Short exercise A => Translate this sentence from the excerpt on the domestic violence inquiry into Spanish: "The quantity of voices, then, far surpassed the original Senate inquiry."
Short exercise B => Transcribe the records word for word, starting at the line that contains "Inspecting the image, is" and continuing through the last line of the records.

Source excerpt =>
+++

This inquiry into Family, Domestic and Sexual Violence received almost 300 submissions and conducted 16 public hearings with a range of stakeholders. The quantity of voices, then, far surpassed the original Senate inquiry. The final report published in April 2021 outlined the importance of taking an intersectional approach to primary prevention and secondary intervention in addressing domestic and family violence, and highlighted the specific impact of and challenges associated with domestic and family violence within the LGBTQI+ community, rural and remote areas, children and young people, people living with disabilities, men as victim-survivors, culturally and linguistically diverse (CALD) communities and elder abuse.

Submissions regarding the impact of domestic and family violence on First Nations families and communities in particular were numerous, and highlighted the enduring challenges First Nations survivors face when engaging with police and support services across Australia. Submissions outlined that many mainstream support services are not culturally safe for First Nations survivors, with a submission from Associate Professor Ray Lovett and Dr Anna Olsen providing a definition of what cultural safety actually means that specifically highlighted the importance of listening:

[Culturally safe means it] Works in a way that is respectful and celebrates Indigenous culture; builds relationships with community; listens to community and values their knowledge and expertise. (HRSCSPLA 2021, 181, our emphasis)

The National Aboriginal and Torres Strait Islander Legal Service recommended a specialised National Action Plan for First Nations Australians “that is led, and has final accountability to, our people, communities, and organisations” (Inquiry into Domestic and Family Violence 2021, 44). Based on submissions from these and other First Nations stakeholders and survivors, the committee made a point of acknowledging the broad spectrum of voices to the inquiry and the “traumatic impact of colonial dispossession, physical and cultural dislocation, and policies such as child removal, on Indigenous communities” (Inquiry into Domestic and Family Violence 2021, 206). No consideration, however, has been given to how those voices have been heard. For First Nations survivors of domestic and family violence, the persistent failure to listen also reinforces the enduring harms, dispossession and undermining of First Nations self-determination in colonial-settler Australia.

The House of Representatives inquiry is but one of three sources of women’s voices that will ostensibly inform the next National Plan. The second is a Department of Social Services online survey,Footnote 4 which, in adopting a question-and-answer approach to gathering women’s experience rather than enabling them to frame their own stories, inherently placed limits on women’s voices. Although the survey was available in nine languages (including English), such a model implies a restriction on what the state is prepared to hear, and how it is prepared to hear it—failing to adopt a politics and practice of listening that is open, receptive, attentive and responsive. The third source is the Statement of Delegates from the Women’s Safety Summit in September 2021, an event that, like the Senate DFV Inquiry before it, has been criticised for excluding and marginalising the voices of victim-survivors and privileging instead the voices of law and policymakers, academics and others who work in the sector (Gillespie 2021, np). Ironically, the Summit was opened by former Prime Minister Scott Morrison appropriating the voices of victim-survivors, who were then largely silenced within the event itself. First Nations stakeholders further emphasised the need for a separate National Plan to provide survivors with culturally safe pathways for seeking support and violence prevention (Murphy 2021).

+++

Supplied material =>
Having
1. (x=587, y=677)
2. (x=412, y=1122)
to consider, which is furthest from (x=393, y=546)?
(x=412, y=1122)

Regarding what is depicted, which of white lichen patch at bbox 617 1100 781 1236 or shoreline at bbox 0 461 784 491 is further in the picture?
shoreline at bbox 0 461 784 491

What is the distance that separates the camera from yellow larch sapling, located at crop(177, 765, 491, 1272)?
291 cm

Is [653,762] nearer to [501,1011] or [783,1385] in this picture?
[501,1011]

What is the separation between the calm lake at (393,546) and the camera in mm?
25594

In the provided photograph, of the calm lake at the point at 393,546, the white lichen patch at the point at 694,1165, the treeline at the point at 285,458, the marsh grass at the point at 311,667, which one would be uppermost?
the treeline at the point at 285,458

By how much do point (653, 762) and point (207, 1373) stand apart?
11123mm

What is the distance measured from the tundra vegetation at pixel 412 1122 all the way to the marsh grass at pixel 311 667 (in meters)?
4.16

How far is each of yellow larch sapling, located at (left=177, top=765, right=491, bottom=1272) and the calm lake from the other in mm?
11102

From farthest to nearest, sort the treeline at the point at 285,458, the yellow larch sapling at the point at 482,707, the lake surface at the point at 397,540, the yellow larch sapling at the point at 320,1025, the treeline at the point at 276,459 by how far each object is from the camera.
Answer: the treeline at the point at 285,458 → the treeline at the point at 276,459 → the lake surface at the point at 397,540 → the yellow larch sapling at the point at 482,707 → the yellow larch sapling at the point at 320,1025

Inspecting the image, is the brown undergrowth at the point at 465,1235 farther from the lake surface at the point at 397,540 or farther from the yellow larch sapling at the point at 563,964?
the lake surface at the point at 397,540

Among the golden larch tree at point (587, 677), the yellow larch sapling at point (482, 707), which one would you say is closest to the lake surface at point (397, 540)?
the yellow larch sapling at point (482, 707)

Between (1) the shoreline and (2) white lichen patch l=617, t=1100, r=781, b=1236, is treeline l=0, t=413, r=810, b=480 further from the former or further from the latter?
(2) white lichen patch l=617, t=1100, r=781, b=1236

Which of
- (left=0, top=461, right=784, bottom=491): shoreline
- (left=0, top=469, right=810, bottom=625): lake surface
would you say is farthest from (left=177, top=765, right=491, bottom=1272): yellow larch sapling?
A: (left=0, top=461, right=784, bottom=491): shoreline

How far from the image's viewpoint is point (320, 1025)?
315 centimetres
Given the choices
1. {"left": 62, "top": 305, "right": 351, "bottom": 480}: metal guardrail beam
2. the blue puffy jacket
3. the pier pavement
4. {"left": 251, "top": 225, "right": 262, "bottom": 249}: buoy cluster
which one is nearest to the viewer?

+++

Full response A => La cantidad de voces, por lo tanto, superó con creces la investigación original del Senado.

Full response B =>
Inspecting the image, is the brown undergrowth at the point at 465,1235 farther from the lake surface at the point at 397,540 or farther from the yellow larch sapling at the point at 563,964?
the lake surface at the point at 397,540

Among the golden larch tree at point (587, 677), the yellow larch sapling at point (482, 707), which one would you say is closest to the lake surface at point (397, 540)?
the yellow larch sapling at point (482, 707)

Between (1) the shoreline and (2) white lichen patch l=617, t=1100, r=781, b=1236, is treeline l=0, t=413, r=810, b=480 further from the former or further from the latter?
(2) white lichen patch l=617, t=1100, r=781, b=1236

Which of
- (left=0, top=461, right=784, bottom=491): shoreline
- (left=0, top=469, right=810, bottom=625): lake surface
would you say is farthest from (left=177, top=765, right=491, bottom=1272): yellow larch sapling?
A: (left=0, top=461, right=784, bottom=491): shoreline

How far from the image's viewpoint is point (320, 1025)?
315 centimetres
Given the choices
1. {"left": 62, "top": 305, "right": 351, "bottom": 480}: metal guardrail beam
2. the blue puffy jacket
3. the pier pavement
4. {"left": 251, "top": 225, "right": 262, "bottom": 249}: buoy cluster
which one is nearest to the viewer?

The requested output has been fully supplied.